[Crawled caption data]
------------------------
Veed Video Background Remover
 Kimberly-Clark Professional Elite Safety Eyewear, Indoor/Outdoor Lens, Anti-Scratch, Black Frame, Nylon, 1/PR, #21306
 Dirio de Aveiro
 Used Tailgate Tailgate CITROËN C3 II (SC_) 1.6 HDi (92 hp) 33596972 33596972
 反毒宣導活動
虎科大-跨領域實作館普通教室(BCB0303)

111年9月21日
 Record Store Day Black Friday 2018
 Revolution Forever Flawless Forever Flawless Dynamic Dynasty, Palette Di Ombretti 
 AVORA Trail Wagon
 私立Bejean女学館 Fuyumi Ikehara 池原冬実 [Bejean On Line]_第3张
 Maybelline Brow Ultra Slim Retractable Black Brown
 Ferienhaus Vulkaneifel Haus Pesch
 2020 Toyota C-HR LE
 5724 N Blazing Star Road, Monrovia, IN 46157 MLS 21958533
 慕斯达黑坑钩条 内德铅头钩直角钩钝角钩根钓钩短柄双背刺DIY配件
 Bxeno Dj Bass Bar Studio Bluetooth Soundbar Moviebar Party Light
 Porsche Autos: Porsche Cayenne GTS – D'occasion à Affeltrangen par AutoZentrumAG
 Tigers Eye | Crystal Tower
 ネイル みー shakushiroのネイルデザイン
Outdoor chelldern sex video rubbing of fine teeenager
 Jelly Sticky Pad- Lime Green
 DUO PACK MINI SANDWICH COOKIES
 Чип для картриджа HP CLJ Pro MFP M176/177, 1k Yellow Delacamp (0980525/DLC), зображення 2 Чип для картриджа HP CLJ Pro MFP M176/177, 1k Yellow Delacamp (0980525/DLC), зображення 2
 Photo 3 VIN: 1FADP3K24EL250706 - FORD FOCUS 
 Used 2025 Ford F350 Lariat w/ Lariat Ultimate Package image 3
------------------------
# Assigned task
Where the word "Outdoor" shows up in a line of the entries above, copy that line.

# Exercise answer
 Kimberly-Clark Professional Elite Safety Eyewear, Indoor/Outdoor Lens, Anti-Scratch, Black Frame, Nylon, 1/PR, #21306
Outdoor chelldern sex video rubbing of fine teeenager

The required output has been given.